** start Records for this exercise **

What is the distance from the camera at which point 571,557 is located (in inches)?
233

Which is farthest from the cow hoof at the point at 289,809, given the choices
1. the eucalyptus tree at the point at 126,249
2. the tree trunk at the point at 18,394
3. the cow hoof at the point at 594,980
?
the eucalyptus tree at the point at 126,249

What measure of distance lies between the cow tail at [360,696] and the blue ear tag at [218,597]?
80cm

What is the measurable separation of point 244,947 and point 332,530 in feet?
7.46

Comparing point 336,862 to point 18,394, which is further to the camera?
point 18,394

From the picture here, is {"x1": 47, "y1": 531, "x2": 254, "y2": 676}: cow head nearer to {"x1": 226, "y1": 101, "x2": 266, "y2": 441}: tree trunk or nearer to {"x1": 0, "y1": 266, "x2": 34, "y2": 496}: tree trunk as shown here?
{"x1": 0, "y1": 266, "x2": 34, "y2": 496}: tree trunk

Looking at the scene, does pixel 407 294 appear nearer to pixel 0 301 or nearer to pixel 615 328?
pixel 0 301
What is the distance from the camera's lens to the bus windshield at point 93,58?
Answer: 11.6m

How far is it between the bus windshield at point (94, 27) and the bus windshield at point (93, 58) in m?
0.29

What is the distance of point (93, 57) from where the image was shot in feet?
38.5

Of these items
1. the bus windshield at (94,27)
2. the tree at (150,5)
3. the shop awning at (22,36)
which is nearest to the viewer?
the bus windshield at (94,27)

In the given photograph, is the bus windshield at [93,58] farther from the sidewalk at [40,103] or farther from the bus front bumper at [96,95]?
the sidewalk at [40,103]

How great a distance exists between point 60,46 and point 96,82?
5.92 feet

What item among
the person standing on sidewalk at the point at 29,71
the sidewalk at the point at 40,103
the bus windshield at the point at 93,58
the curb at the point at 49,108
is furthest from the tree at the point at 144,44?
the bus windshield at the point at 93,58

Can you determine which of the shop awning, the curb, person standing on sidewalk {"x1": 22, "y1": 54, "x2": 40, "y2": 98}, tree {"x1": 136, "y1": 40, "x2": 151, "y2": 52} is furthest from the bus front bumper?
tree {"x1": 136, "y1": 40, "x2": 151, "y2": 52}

** end Records for this exercise **

▶ [Exercise description]: Could you repeat all of the lines above word for word, from first to last, without changing anything?

▶ [Reply to the exercise]:
What is the distance from the camera at which point 571,557 is located (in inches)?
233

Which is farthest from the cow hoof at the point at 289,809, given the choices
1. the eucalyptus tree at the point at 126,249
2. the tree trunk at the point at 18,394
3. the cow hoof at the point at 594,980
?
the eucalyptus tree at the point at 126,249

What measure of distance lies between the cow tail at [360,696] and the blue ear tag at [218,597]?
80cm

What is the measurable separation of point 244,947 and point 332,530 in feet?
7.46

Comparing point 336,862 to point 18,394, which is further to the camera?
point 18,394

From the picture here, is {"x1": 47, "y1": 531, "x2": 254, "y2": 676}: cow head nearer to {"x1": 226, "y1": 101, "x2": 266, "y2": 441}: tree trunk or nearer to {"x1": 0, "y1": 266, "x2": 34, "y2": 496}: tree trunk as shown here?
{"x1": 0, "y1": 266, "x2": 34, "y2": 496}: tree trunk

Looking at the scene, does pixel 407 294 appear nearer to pixel 0 301 or nearer to pixel 615 328?
pixel 0 301
What is the distance from the camera's lens to the bus windshield at point 93,58?
Answer: 11.6m

How far is it between the bus windshield at point (94, 27) and the bus windshield at point (93, 58) in m?
0.29

What is the distance of point (93, 57) from where the image was shot in feet?
38.5

Of these items
1. the bus windshield at (94,27)
2. the tree at (150,5)
3. the shop awning at (22,36)
which is nearest to the viewer?
the bus windshield at (94,27)

In the given photograph, is the bus windshield at [93,58] farther from the sidewalk at [40,103] or farther from the bus front bumper at [96,95]?
the sidewalk at [40,103]

How great a distance exists between point 60,46 and point 96,82?
5.92 feet

What item among
the person standing on sidewalk at the point at 29,71
the sidewalk at the point at 40,103
the bus windshield at the point at 93,58
the curb at the point at 49,108
is furthest from the tree at the point at 144,44?
the bus windshield at the point at 93,58

Can you determine which of the shop awning, the curb, person standing on sidewalk {"x1": 22, "y1": 54, "x2": 40, "y2": 98}, tree {"x1": 136, "y1": 40, "x2": 151, "y2": 52} is furthest from the bus front bumper?
tree {"x1": 136, "y1": 40, "x2": 151, "y2": 52}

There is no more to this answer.